These structurally complex biomolecules require equally complex machinery for their biosynthesis. Nonribosomal peptide synthetases (NRPS) are one of the complex set of proteins amongst the several known machineries required to produce bacterial natural products (Ansari et al. 2004; Wang et al. 2014). Various studies have been carried out to understand the biosynthetic gene clusters harbored by bacteria (mainly Bacillus genera) for actively synthesizing such compounds (Yakimov et al. 1995; Mukherjee et al. 2009; Al-Bahry et al. 2013; Donio et al. 2013). Although, gene clusters responsible for the production of NRPS molecules share very similar modules, most of these have a potential to produce isoforms of the same biomolecule (Naruse et al. 1990; Konz et al. 1999; Domingos et al. 2015). Considering the diversity in their structures and functions, it is necessary to carry out extensive screening and characterization using unified methodology of chemical genomics and thus to create a platform for breakthrough understanding of such biomolecules (Payne et al. 2007; Zerikly and Challis 2009; Lu et al. 2014; Aleti et al. 2015). Furthermore, such efforts could eventually lead to the development of better drugs, considering both the production cost and improvement in their effectiveness.

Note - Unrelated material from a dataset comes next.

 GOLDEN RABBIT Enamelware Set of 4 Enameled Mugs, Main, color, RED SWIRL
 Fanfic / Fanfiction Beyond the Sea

The present study involves the use of an integrated approach to understand the functional genomics of a biosurfactant producing bacterial isolate, Bacillus sp. AM13. Moreover, this study aims to understand the genetic basis of biosynthetic machinery involved in the production of the bioactive molecule, along with comprehending its chemical nature.

Material and methods

Sample collection and bacterial isolation

Soil samples near a pond situated at Ambala, Haryana, India (30° 21’ 23.64” N, 76° 51’ 28.26” E) were collected in triplicate. Samples were transported to the laboratory at 4 °C and were processed immediately. For bacterial isolation, 1 g soil sample was serially diluted in sterile saline solution. Each dilution was spread onto NA and R2A medium (pH 7.2 ± 0.2) and incubated at 30 °C for 2–7 days.

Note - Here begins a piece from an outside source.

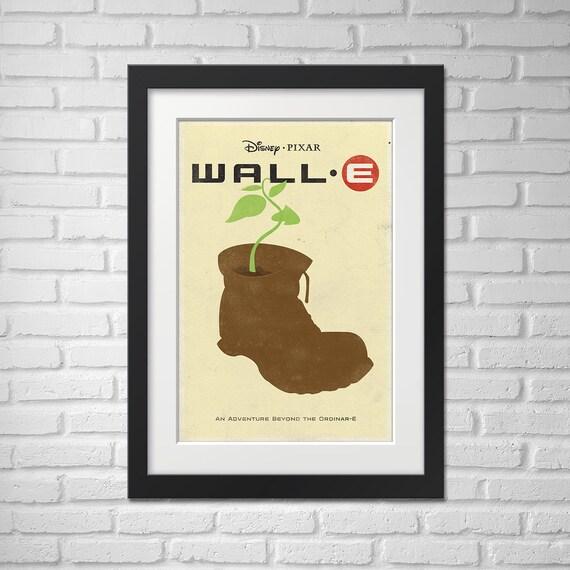Wall-E Movie Poster - Illustration / Wall-E Movie Poster/ Wall-E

Primary screening of antibacterial activity

Bacterial isolates were screened for antibacterial activity against Escherichia coli ATCC 25922 and Bacillus subtilis ATCC 10876 (data not shown). Isolates demonstrating desired zones were further screened by the same protocol against two multi-drug resistant bacteria (MDR), Enterobacter sp., resistant to sulfamethoxazole, ampicillin, azithromycin, and tetracycline, and Serratia sp. GMX1, resistant to sulfamethoxazole, ampicillin, azithromycin, tetracycline, and netilmicin as described in the previous study (Kapley et al. 2016). Isolates with antibacterial activity against both the MDR strains were selected for further characterization. However, this study focuses only on strain AM13. This strain was deposited at Microbial Culture Collection, Pune, India, and catalogued with the accession number MCC 2971.

Genome sequencing

Genomic DNA extraction was carried out using the method described in the previous study (Prakash et al. 2012). The genomic DNA was fragmented using Ion Shear Plus Reagents Kit (Life technologies, USA) and purified using Agencourt Ampure XP DNA reagent (Beckman Coulter, USA). The fragmented DNA was ligated with barcode adapters. Adaptor-DNA constructs were purified and size selected and amplified via PCR as per manufacturer’s instructions. Quantification and size distribution analysis was carried out on high sensitivity DNA chip kit on Agilent Bioanalyzer 2100 (Agilent technologies, Santa Clara, USA). Emulsion PCR and sequencing of the DNA libraries were carried out using Ion PI chip Ion Proton system (Life technologies, USA).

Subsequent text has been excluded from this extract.